Delegating the validity check to a JSON Schema validator has multiple advantages:

  • It makes it easier to detect certain types of errors (in particular misspelled names of optional keys).

  • If the JSON schema defining the expected structure of entire configuration files taken by a particular JEDI application is exported to a text file, an external validator can be used to check the input files even before the application is run (or before a batch job is submitted to an HPC machine).

  • The same text file can be used to enable JSON/YAML syntax checking and autocompletion in editors such as Visual Studio Code.

At this stage, Parameters subclasses representing the top-level options from the configuration files taken by JEDI applications have not yet been defined, so JSON schemas defining the structure of these files cannot be generated yet. This is an area of active development.
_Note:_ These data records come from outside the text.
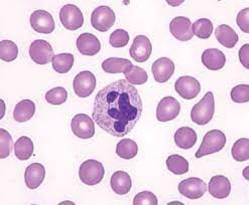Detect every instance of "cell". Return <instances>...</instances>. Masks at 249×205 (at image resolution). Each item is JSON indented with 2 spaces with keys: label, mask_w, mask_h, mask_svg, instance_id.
<instances>
[{
  "label": "cell",
  "mask_w": 249,
  "mask_h": 205,
  "mask_svg": "<svg viewBox=\"0 0 249 205\" xmlns=\"http://www.w3.org/2000/svg\"><path fill=\"white\" fill-rule=\"evenodd\" d=\"M142 110V101L137 89L127 80L119 79L96 95L92 117L108 134L124 137L135 127Z\"/></svg>",
  "instance_id": "6da1fadb"
},
{
  "label": "cell",
  "mask_w": 249,
  "mask_h": 205,
  "mask_svg": "<svg viewBox=\"0 0 249 205\" xmlns=\"http://www.w3.org/2000/svg\"><path fill=\"white\" fill-rule=\"evenodd\" d=\"M215 112L214 95L211 92L206 93L203 99L193 107L191 119L197 125L203 126L212 120Z\"/></svg>",
  "instance_id": "7a4b0ae2"
},
{
  "label": "cell",
  "mask_w": 249,
  "mask_h": 205,
  "mask_svg": "<svg viewBox=\"0 0 249 205\" xmlns=\"http://www.w3.org/2000/svg\"><path fill=\"white\" fill-rule=\"evenodd\" d=\"M226 136L220 130H211L204 136L203 142L196 152L197 158L219 152L225 147Z\"/></svg>",
  "instance_id": "3957f363"
},
{
  "label": "cell",
  "mask_w": 249,
  "mask_h": 205,
  "mask_svg": "<svg viewBox=\"0 0 249 205\" xmlns=\"http://www.w3.org/2000/svg\"><path fill=\"white\" fill-rule=\"evenodd\" d=\"M105 174L102 163L97 160H87L83 162L79 169L80 180L89 186L99 184Z\"/></svg>",
  "instance_id": "277c9868"
},
{
  "label": "cell",
  "mask_w": 249,
  "mask_h": 205,
  "mask_svg": "<svg viewBox=\"0 0 249 205\" xmlns=\"http://www.w3.org/2000/svg\"><path fill=\"white\" fill-rule=\"evenodd\" d=\"M115 13L106 5H101L94 9L91 15V23L96 31L106 32L114 25Z\"/></svg>",
  "instance_id": "5b68a950"
},
{
  "label": "cell",
  "mask_w": 249,
  "mask_h": 205,
  "mask_svg": "<svg viewBox=\"0 0 249 205\" xmlns=\"http://www.w3.org/2000/svg\"><path fill=\"white\" fill-rule=\"evenodd\" d=\"M60 19L68 31H77L84 23V17L80 8L74 4H67L61 8Z\"/></svg>",
  "instance_id": "8992f818"
},
{
  "label": "cell",
  "mask_w": 249,
  "mask_h": 205,
  "mask_svg": "<svg viewBox=\"0 0 249 205\" xmlns=\"http://www.w3.org/2000/svg\"><path fill=\"white\" fill-rule=\"evenodd\" d=\"M175 90L183 99L192 100L200 94L201 85L197 79L190 76H183L177 79Z\"/></svg>",
  "instance_id": "52a82bcc"
},
{
  "label": "cell",
  "mask_w": 249,
  "mask_h": 205,
  "mask_svg": "<svg viewBox=\"0 0 249 205\" xmlns=\"http://www.w3.org/2000/svg\"><path fill=\"white\" fill-rule=\"evenodd\" d=\"M178 191L189 199H199L207 191V184L197 177H190L178 184Z\"/></svg>",
  "instance_id": "ba28073f"
},
{
  "label": "cell",
  "mask_w": 249,
  "mask_h": 205,
  "mask_svg": "<svg viewBox=\"0 0 249 205\" xmlns=\"http://www.w3.org/2000/svg\"><path fill=\"white\" fill-rule=\"evenodd\" d=\"M31 59L37 64L45 65L53 59V50L52 46L44 39H37L30 47Z\"/></svg>",
  "instance_id": "9c48e42d"
},
{
  "label": "cell",
  "mask_w": 249,
  "mask_h": 205,
  "mask_svg": "<svg viewBox=\"0 0 249 205\" xmlns=\"http://www.w3.org/2000/svg\"><path fill=\"white\" fill-rule=\"evenodd\" d=\"M74 135L80 139H90L95 135V125L93 120L86 114L76 115L71 122Z\"/></svg>",
  "instance_id": "30bf717a"
},
{
  "label": "cell",
  "mask_w": 249,
  "mask_h": 205,
  "mask_svg": "<svg viewBox=\"0 0 249 205\" xmlns=\"http://www.w3.org/2000/svg\"><path fill=\"white\" fill-rule=\"evenodd\" d=\"M179 111L181 104L173 97H165L160 100L157 109V119L160 122H169L176 119Z\"/></svg>",
  "instance_id": "8fae6325"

OOPS Interfaces Supporting Parameters

Implementations of some OOPS interfaces, such as Model, LinearModel, and Geometry, can opt to provide a constructor taking a const reference to a subclass of Parameters representing the collection of options recognized by the implementation, instead of a constructor taking a const reference to an eckit::Configuration object. Such implementations need to typedef Parameters_ to the name of the appropriate Parameters subclass. For example, in the example discussed in the Introduction, the MyGeometry class declaration would have looked like this:

class MyGeometry {
 public:
  MyGeometry(const eckit::Configuration & config, const eckit::Comm & comm);
  // ...
};

But we could also declare it like this:

class MyGeometry {
 public:
  typedef MyGeometryParameters Parameters_;
  MyGeometry(const MyGeometryParameters & params, const eckit::Comm & comm);
  // ...
};

The constructor would then receive a MyGeometryParameters object already populated with values loaded from the configuration file, without a need to call validateAndDeserialize() separately.

OOPS interfaces that support implementations with such constructors are identified in their documentation. It is envisaged that in future such constructors will be supported by all OOPS interfaces.

Headers to Include; Adding Support for New Parameter Types

Inclusion of the Parameter.h, RequiredParameter.h and OptionalParameter.h header files suffices to use parameter objects storing values of type int, size_t, float, double, bool, std::string, std::vector, std::map, std::pair, util::DateTime, util::Duration, and eckit::LocalConfiguration. Support for some less frequently used types, such as ufo::Variable and oops::Variables, can be enabled by including an appropriate ParameterTraits*.h file, e.g. ufo/utils/parameters/ParameterTraitsVariable.h.

As you may have guessed from the name of this file, the class template ParameterTraits<T> is responsible for the loading of values of type T into parameter objects (as well as their storage in Configuration objects and JSON schema generation). This template has been specialized for frequently used types such as those listed above. If none of them fit your needs and you want to extract values into instances of a different type, you will need to specialize ParameterTraits<T> for that type. To do that, start from one of the existing specializations and adapt it to your requirements.